The research didn’t focus on the US in particular. However, its authors consider that their conclusions show “the most complete picture to date of mothers’ and health professionals’ experiences of formula milk marketing.” According to the study, companies even played on parents’ fears during the Covid-19 pandemic to boost sales.
BQ The need for society and governments to call out the unethical nature of formula milk marketing to a much broader audience, and to take decisive action to end this marketing and increase support to mothers and families is long overdue. Doing so will inevitably unnerve the vested interests of this $55 billion industry and the shareholders and stakeholders who benefit from increasing sales.
Another report on the matter was issued by the WHO at the end of April. This time, it was dedicated to digital methods the companies use to reach their potential clients. Researchers analyzed four million social media posts published between January and June 2021, which reached 2.47 billion people and generated more than 12 million likes, shares or comments. “Through tools like apps, virtual support groups or ‘baby-clubs’, paid social media influencers, promotions and competitions and advice forums or services, formula milk companies can buy or collect personal information and send personalized promotions to new pregnant women and mothers,” the organization concludes.
According to Dr. Olga Rudneva, a member of the medical council of the Russian Natural Feeding Consultant Association, the problem of aggressive marketing is quite global. Baby-formula producers use every method of promotion, while their profit is growing “at an exponential rate.”
“All the measures aimed at tackling the marketing influence are described in the WHO’s ‘ International Code of Marketing of Breast Milk Substitutes’, which has existed since the ’80s. It’s a common tool that underlines the need to limit advertising and marketing methods, restrict contacts between companies and mothers, deny free samples being given to doctors or mothers, etc.,” she told RT.
“But if we look at the map showing how the code is implemented globally, we can note that in the US no methods are adopted at all.”
Russia is not immune to the problem either, Dr. Rudneva points out. This year, the country’s parliament tried to completely outlaw infant formula advertising, but in the end decided to require such ads to contain information about the benefits of breastfeeding.
If the demand for baby formula is so high, and no one is unaffected by the shortage, what can we do? Both Dr. Rudneva and Dr. Mialon say that one option is to create more human milk banks. Another step that is urgently needed is to improve medics’ knowledge about breastfeeding.
“Everyone wants their babies to be healthy. The issue is not about ‘Did you manage to breastfeed or not?’ We should be protecting the health of our babies. Our doctors should be trained at helping us to breastfeed, the industries shouldn’t be able to market their product and be so close to our doctors,” Dr. Mialon concludes. “There shouldn’t be an agreement between mothers: It’s not the case that someone has failed. It’s because of the system we live in.”

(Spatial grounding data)
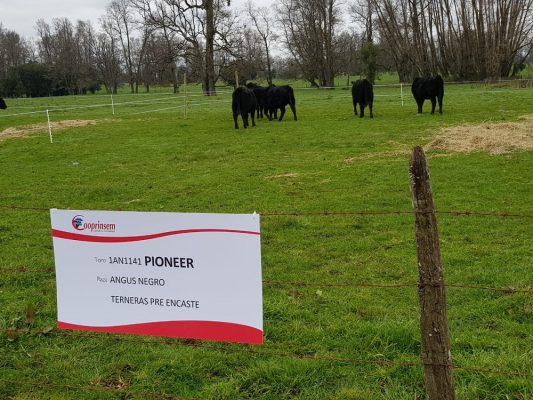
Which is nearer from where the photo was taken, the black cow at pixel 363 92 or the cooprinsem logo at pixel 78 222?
the cooprinsem logo at pixel 78 222

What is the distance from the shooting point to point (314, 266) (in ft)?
19.4

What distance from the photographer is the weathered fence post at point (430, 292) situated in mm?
2568

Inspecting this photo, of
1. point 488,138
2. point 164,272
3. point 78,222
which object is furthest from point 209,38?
point 164,272

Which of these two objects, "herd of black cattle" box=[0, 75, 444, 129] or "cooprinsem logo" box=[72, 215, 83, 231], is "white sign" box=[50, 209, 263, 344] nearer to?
"cooprinsem logo" box=[72, 215, 83, 231]

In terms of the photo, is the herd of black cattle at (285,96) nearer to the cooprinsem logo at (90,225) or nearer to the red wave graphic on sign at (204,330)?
the cooprinsem logo at (90,225)

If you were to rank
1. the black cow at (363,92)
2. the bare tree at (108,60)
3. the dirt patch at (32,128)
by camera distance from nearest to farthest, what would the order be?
the black cow at (363,92) < the dirt patch at (32,128) < the bare tree at (108,60)

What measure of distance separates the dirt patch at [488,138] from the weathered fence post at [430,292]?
33.5ft

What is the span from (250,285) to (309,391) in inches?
41.1

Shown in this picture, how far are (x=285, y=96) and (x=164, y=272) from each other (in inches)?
731

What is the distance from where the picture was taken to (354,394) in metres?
3.38

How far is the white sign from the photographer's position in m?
2.93

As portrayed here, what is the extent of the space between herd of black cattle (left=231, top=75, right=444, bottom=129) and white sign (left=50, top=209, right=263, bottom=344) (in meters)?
15.6

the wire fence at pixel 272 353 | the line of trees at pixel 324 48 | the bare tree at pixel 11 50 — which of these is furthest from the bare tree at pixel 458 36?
the bare tree at pixel 11 50

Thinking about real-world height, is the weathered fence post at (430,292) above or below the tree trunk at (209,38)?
below
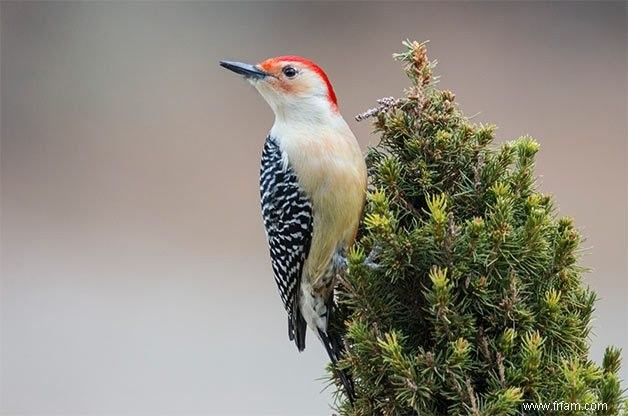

TASKS FOR THIS EXERCISE:
• 1. In the extract on formula milk marketing, how many social media posts did the researchers behind the WHO report from the end of April analyze?
• 2. Reproduce the passage of the formula marketing extract between "BQ The need" and "from increasing sales.", inclusive.

ANSWER LIST:
• 1. Four million posts.

• 2.
BQ The need for society and governments to call out the unethical nature of formula milk marketing to a much broader audience, and to take decisive action to end this marketing and increase support to mothers and families is long overdue. Doing so will inevitably unnerve the vested interests of this $55 billion industry and the shareholders and stakeholders who benefit from increasing sales.